• Texte extrait:
****
J’ai eu la chance de créer les mises en scène sur la musique de nombreux compositeurs célèbres, notamment Boléro de Ravel et les Quatre Saisons de Vivaldi. Ce travail m’a enrichi et confirmé mon désir d’avancer et de me connaître moi-même. Quant au ballet les Valses viennoises sur la musique de Strauss, je l’ai créé en 2001. Pour moi ce travail a été un vrai plaisir et a suscité des émotions tout à fait différentes de celles de la musique de Vivaldi et de Ravel. Bien sûr, j’ai créé les mises en scène sur la musique d’autres compositeurs aussi, tels que Sibelius, Prokofiev, Skoryk et d’autres. Casse-Noisette fait partie du grand triptyque qui comprend Le Lac des cygnes, La Belle au bois dormant et Casse-noisette. Ce ballet légendaire est devenu un témoignage des traditions déjà établies et une couronne de ballets dits monumentaux. Aujourd’hui, il est impossible d’imaginer l’évolution du ballet sans ce spectacle.
En 1997, vous avez fondé le ballet Kiev-Aniko, première troupe de ballet professionnel à présenter des chorégraphies contemporaines en Ukraine. La version de Casse-noisette que vous présentez, chorégraphiée par Valeriy Kovtun, s’inscrit nécessairement dans les pas de Marius Petipa et Lev Ivanov. Comment concevoir du nouveau à partir d’un ancien aussi fameux ?
****
• Données:
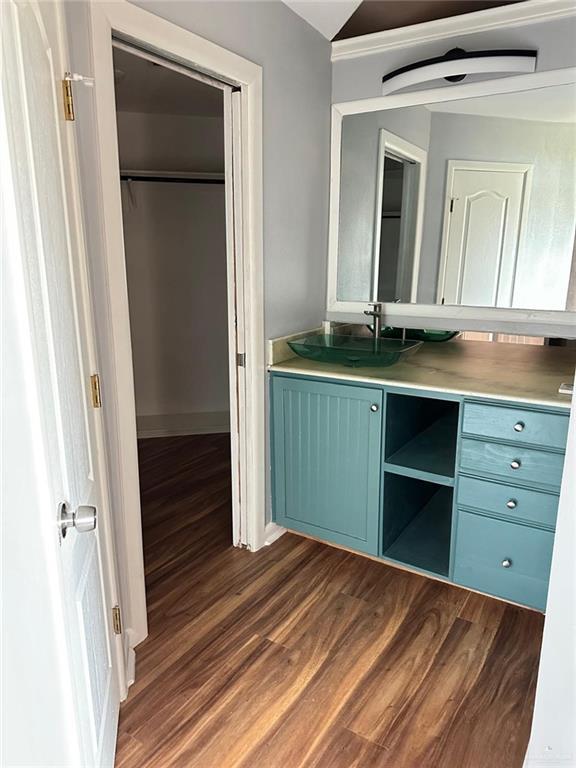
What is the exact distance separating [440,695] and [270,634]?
634 millimetres

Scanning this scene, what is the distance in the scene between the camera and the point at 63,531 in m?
0.94

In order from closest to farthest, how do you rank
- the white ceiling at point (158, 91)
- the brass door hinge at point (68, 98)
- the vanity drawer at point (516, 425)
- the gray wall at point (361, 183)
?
1. the brass door hinge at point (68, 98)
2. the vanity drawer at point (516, 425)
3. the gray wall at point (361, 183)
4. the white ceiling at point (158, 91)

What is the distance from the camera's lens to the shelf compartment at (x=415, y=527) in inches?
91.1

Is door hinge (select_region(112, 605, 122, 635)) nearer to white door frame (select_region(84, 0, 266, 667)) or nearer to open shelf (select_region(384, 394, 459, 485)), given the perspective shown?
white door frame (select_region(84, 0, 266, 667))

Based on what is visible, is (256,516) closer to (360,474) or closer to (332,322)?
(360,474)

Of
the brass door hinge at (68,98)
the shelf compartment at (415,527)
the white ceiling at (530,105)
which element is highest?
the white ceiling at (530,105)

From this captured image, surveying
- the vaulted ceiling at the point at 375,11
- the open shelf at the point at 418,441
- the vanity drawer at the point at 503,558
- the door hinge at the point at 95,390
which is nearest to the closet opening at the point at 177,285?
the vaulted ceiling at the point at 375,11

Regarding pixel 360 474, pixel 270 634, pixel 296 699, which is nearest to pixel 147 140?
pixel 360 474

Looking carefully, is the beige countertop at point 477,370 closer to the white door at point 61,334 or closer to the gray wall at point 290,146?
the gray wall at point 290,146

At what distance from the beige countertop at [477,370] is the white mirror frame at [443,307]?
0.32ft

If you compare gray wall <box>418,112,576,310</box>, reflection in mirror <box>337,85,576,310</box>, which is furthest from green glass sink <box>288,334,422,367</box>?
gray wall <box>418,112,576,310</box>

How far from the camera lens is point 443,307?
2.62 m

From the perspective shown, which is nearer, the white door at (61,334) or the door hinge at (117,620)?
the white door at (61,334)

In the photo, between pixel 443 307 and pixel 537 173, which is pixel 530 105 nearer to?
pixel 537 173
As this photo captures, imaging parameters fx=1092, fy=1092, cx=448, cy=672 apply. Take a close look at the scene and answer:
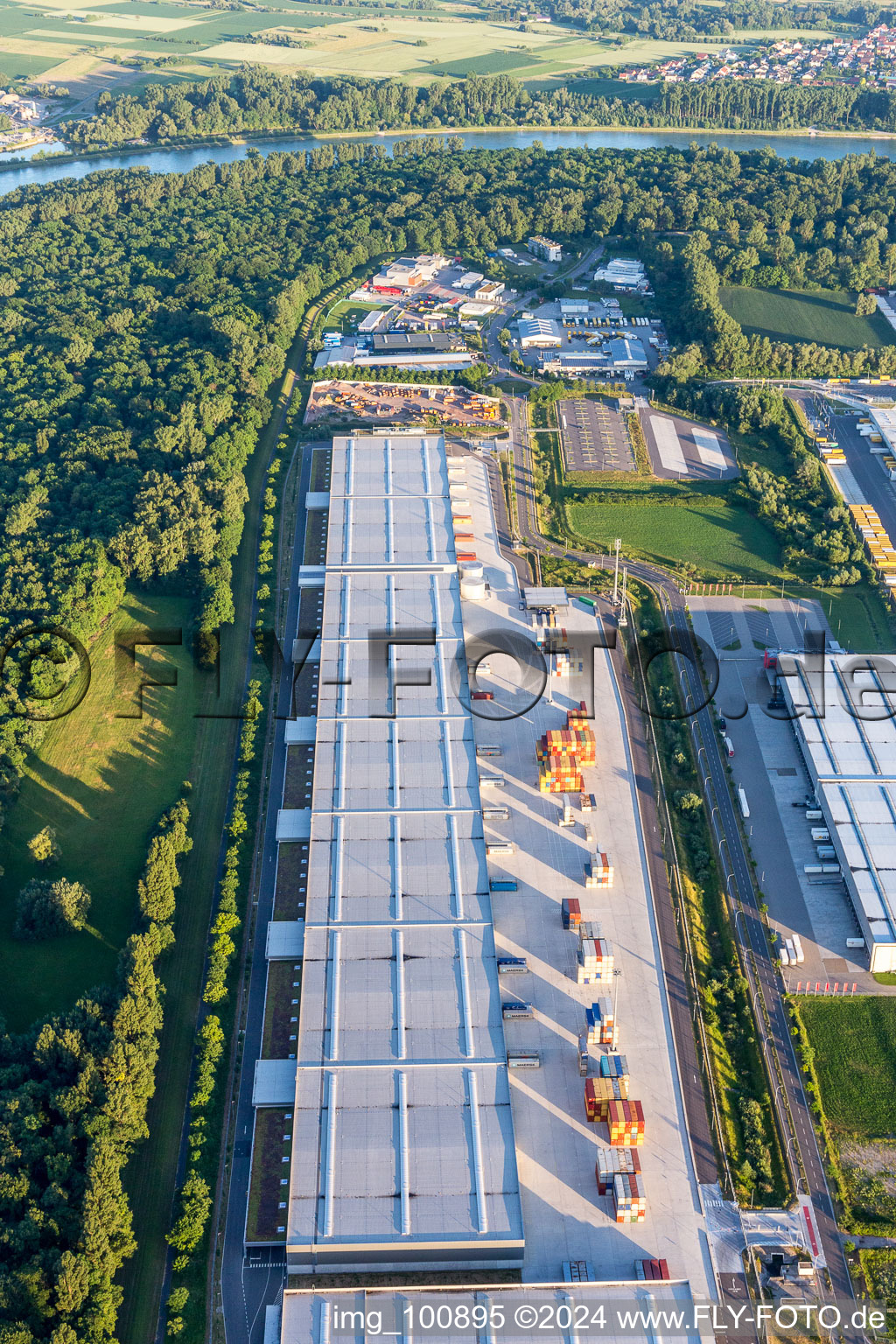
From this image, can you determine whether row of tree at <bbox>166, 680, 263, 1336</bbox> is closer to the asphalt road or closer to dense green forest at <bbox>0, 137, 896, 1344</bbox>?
the asphalt road

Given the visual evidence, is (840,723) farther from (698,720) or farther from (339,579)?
(339,579)

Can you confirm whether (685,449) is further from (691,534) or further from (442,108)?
(442,108)

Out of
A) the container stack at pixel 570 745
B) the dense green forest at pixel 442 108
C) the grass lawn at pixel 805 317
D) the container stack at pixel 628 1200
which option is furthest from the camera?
the dense green forest at pixel 442 108

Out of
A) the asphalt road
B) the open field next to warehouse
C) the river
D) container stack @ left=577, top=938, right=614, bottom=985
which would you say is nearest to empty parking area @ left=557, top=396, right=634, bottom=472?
the open field next to warehouse

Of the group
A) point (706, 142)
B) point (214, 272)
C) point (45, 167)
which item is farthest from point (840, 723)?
point (45, 167)

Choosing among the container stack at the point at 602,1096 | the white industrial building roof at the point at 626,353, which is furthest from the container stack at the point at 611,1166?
the white industrial building roof at the point at 626,353

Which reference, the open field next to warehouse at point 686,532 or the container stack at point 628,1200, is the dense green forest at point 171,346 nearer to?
the open field next to warehouse at point 686,532
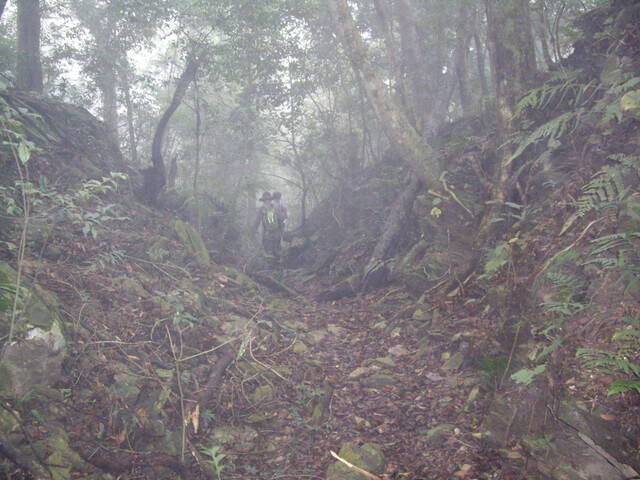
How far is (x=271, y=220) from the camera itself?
496 inches

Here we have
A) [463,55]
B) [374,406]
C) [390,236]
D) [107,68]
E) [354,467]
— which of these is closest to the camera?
[354,467]

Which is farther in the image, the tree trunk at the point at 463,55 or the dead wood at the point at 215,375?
the tree trunk at the point at 463,55

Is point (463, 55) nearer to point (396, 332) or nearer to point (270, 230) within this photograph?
point (270, 230)

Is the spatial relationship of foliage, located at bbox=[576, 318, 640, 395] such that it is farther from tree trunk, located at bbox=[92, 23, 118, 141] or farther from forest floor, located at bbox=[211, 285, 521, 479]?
tree trunk, located at bbox=[92, 23, 118, 141]

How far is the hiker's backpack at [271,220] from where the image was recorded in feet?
41.1

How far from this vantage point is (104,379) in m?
4.04

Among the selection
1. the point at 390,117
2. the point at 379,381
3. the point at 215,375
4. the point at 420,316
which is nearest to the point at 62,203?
the point at 215,375

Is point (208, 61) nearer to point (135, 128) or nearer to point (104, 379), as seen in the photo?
point (135, 128)

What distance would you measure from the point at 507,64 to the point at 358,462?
5663 millimetres

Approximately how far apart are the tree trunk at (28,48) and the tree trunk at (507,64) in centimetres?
1026

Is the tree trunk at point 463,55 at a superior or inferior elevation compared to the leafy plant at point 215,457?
superior

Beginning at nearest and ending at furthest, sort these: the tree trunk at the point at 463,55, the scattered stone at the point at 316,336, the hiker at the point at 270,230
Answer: the scattered stone at the point at 316,336 < the tree trunk at the point at 463,55 < the hiker at the point at 270,230

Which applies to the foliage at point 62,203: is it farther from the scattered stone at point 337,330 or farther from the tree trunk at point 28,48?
the tree trunk at point 28,48

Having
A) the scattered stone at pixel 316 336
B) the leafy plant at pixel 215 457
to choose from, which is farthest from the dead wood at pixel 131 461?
the scattered stone at pixel 316 336
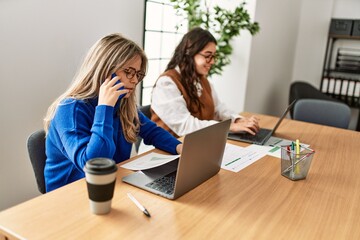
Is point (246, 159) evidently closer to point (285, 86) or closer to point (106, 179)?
point (106, 179)

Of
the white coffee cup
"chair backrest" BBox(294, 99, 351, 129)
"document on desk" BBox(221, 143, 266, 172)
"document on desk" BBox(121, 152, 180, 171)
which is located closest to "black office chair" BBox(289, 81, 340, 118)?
"chair backrest" BBox(294, 99, 351, 129)

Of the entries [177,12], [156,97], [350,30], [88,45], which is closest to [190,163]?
[156,97]

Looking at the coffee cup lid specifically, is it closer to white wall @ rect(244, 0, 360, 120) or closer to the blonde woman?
the blonde woman

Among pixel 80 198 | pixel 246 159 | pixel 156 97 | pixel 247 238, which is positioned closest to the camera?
pixel 247 238

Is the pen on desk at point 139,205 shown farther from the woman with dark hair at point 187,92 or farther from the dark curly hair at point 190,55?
the dark curly hair at point 190,55

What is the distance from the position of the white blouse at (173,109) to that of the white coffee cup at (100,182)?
100cm

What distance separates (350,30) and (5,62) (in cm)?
373

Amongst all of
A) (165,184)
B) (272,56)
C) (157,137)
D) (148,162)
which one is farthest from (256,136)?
(272,56)

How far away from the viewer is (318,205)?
112 cm

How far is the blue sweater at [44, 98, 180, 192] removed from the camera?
1177 millimetres

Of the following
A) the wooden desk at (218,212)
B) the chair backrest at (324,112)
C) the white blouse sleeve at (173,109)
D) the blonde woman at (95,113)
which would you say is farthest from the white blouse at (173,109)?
the chair backrest at (324,112)

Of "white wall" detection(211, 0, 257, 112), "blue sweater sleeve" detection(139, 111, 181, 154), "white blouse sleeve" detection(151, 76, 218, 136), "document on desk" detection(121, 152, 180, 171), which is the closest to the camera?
"document on desk" detection(121, 152, 180, 171)

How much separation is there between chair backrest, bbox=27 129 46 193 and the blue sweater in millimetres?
47

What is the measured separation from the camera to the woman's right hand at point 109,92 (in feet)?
4.03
****
• Travail à faire:
1. D'après l'entretien sur le ballet, quels ballets forment le grand triptyque dont fait partie Casse-Noisette ?
2. Résumez l'entretien sur le ballet en deux phrases.
3. Rédigez la suite de l'entretien sur le ballet, en commençant après la dernière question.

• Réponses attendues:
1. Le Lac des cygnes, La Belle au bois dormant et Casse-Noisette.

2. La personne interrogée évoque les mises en scène qu'elle a créées sur la musique de compositeurs célèbres, dont Ravel, Vivaldi et Strauss, et présente Casse-Noisette comme un ballet légendaire sans lequel on ne peut imaginer l'évolution du ballet. On lui rappelle ensuite qu'elle a fondé le ballet Kiev-Aniko en 1997, puis on lui demande comment concevoir du nouveau à partir d'une œuvre aussi fameuse que le Casse-noisette de Petipa et Ivanov.

3.
Tout à fait, en 1997, j’ai créé le ballet Kyiv-Aniko, qui se distinguait de toutes les troupes existantes exclusivement par sa chorégraphie de l’auteur et par son style d’interprétation unique. À ce moment-là, c’était une expérience créative audacieuse. Ce travail aussi extraordinaire et intéressant est devenu la base pour diriger aujourd’hui la troupe du ballet de l’Opéra national d’Ukraine. En effet, nous présentons Casse-noisette chorégraphié par un brillant danseur et chorégraphe exceptionnel, Valeriy Kovtun. En tant que créateur, il a su combiner une attitude attentive à l’égard de l’héritage classique, en relation avec la chorégraphie de Petipa et Ivanov, et la possibilité d’adopter et d’introduire une interprétation audacieuse du spectacle. Considérant que les danseurs contemporains ont des moyens d’interprétation beaucoup plus virtuoses qu’à l’époque de Petipa, Kovtun a considérablement enrichi le texte chorégraphique. En même temps, une telle combinaison de tradition et de modernité n’est pas devenue une manifestation de l’éclectisme, mais a donné la possibilité à l’héritage classique d’exister dans l’espace créatif contemporain du ballet.
Beaucoup d’encre a coulé sur l’interprétation de cette histoire écrite par le comte d’Hoffman et revisitée par Alexandre Dumas, des spécialistes de la littérature jeunesse (Roger Caillois, Christian Chelebourg, Hélène Laplace–Claverie…) aux psychanalystes tels que Lacan. Quelle est la vôtre ?
Notre interprétation est fondée sur la version de Marius Petipa, sur la musique de Tchaïkovski, adaptée du conte d’Hoffman. Il nous semble que l’histoire, composée par ces génies, est la plus intéressante et satisfait les attentes du public du point de vue esthétique et émotionnel. Ce conte de fées incarné sur scène est l’histoire d’un amour rêvé, de prouesses pour lui et d’une confirmation de sa domination sur tous.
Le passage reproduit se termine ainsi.